Housing market slows gradually: economist

The latest housing consent figures once again show huge swings in approvals for apartments, but they also show, for once, that the number of consents excluding apartments are also down.

Monday, June 9th 2003, 1:12AM

by Jenny Ruth

Seasonally adjusted, housing consents fell 10.7% in April after rising 15.7% in March.
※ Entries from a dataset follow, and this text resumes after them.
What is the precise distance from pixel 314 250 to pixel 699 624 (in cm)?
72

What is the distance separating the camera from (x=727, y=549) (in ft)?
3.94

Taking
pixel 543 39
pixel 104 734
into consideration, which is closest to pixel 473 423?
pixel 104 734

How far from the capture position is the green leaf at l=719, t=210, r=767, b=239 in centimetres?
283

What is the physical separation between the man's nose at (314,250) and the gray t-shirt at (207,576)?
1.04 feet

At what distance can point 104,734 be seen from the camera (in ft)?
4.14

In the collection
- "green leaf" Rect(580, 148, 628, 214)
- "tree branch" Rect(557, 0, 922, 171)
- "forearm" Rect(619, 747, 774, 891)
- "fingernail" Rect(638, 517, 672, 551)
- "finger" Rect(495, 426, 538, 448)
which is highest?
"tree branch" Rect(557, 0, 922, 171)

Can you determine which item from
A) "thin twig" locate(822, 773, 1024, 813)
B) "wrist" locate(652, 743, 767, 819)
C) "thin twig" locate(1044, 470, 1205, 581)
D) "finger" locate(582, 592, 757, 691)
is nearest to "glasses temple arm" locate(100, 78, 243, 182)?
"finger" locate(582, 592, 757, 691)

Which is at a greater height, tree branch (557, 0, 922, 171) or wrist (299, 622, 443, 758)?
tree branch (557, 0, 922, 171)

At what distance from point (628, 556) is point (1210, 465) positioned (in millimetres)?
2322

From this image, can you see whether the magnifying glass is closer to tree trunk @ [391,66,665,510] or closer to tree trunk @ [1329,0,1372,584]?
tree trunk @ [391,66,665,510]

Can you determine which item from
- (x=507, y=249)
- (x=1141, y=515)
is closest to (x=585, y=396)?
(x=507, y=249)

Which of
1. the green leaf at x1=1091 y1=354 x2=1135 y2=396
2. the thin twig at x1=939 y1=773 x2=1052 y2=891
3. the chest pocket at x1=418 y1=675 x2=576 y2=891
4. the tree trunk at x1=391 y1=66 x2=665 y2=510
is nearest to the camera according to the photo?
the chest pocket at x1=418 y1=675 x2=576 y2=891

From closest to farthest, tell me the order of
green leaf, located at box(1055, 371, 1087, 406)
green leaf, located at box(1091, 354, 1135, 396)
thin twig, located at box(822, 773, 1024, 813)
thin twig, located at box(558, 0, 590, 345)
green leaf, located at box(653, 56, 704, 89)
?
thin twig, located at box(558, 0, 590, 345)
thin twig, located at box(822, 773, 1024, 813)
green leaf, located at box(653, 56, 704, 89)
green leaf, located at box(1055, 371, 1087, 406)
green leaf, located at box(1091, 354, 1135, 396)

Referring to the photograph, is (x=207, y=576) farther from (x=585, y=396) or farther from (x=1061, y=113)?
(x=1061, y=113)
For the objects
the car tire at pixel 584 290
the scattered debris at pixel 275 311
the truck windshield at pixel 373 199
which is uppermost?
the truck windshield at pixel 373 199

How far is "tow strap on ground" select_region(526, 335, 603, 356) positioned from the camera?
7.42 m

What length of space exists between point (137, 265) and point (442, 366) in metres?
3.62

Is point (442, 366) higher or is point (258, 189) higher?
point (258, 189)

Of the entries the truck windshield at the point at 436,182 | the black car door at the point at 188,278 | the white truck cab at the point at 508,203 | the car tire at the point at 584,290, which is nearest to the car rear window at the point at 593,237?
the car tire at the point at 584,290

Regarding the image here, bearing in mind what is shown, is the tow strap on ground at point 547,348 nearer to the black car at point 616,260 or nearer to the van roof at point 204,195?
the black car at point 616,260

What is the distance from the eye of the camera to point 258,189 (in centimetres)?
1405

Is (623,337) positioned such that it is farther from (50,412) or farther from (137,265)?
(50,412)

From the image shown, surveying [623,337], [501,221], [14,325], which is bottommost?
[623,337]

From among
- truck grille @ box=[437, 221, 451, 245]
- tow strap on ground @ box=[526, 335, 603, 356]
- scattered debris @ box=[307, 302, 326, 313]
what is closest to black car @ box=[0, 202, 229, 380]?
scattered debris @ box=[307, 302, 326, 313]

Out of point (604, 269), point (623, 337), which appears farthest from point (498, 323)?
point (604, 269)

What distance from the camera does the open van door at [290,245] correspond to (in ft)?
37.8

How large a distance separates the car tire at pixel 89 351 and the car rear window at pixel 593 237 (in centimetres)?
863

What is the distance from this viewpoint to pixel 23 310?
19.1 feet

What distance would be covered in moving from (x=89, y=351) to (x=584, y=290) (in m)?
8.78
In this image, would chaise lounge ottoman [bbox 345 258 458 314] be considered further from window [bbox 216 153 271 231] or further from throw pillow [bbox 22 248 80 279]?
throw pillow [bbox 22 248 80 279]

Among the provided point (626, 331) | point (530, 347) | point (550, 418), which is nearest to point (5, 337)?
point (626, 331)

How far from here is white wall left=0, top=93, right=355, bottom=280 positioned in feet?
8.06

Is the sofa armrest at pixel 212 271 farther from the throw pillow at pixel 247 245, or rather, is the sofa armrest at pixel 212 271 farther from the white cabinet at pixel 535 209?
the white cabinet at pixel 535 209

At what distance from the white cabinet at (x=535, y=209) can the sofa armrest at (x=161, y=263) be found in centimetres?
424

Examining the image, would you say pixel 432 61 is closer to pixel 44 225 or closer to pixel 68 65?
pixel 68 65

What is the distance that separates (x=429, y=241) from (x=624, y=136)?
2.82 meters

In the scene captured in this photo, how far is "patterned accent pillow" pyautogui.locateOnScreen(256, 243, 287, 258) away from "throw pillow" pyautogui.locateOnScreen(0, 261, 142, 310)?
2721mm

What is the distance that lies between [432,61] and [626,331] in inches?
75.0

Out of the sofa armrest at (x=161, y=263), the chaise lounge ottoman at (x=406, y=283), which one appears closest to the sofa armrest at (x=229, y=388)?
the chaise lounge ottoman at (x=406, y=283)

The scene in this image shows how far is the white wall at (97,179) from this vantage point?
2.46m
Excluding apartments, consents were down 4.3% from March.

The raw numbers show there were 2,232 consents worth $400.3 million issued in April compared with 2,537 worth $435.7 million in March and 2,206 worth $338.8 million in April last year.

Apartment approvals fell to 447 from 476 in March but were up on the 439 approved in April last year.

Deutsche Bank chief economist Darren Gibbs notes that the overall monthly movement was the tenth consecutive move in double digits.

"Looking though the extreme monthly volatility, we remain comfortable with our assessment that the housing market peaked late last year and that a gentle slowdown is now underway," Gibbs says.

That view is supported by the latest Statistics New Zealand figures.

They say the trend for consents has been declining since November 2002.

Nevertheless, it warns against reading too much into this because of the volatility of apartment approvals. "The trend series for new dwelling units, excluding apartments, remains steady," it says.

Still, there are other signs growth is slowing. In the key Auckland region, consents in April were actually 240 lower than in April last year. Auckland consents in April accounted for 35% of the total.

But Gibbs thinks any slowdown will remain gradual because the market will be supported by continued strong migrant inflows and declining interests rates.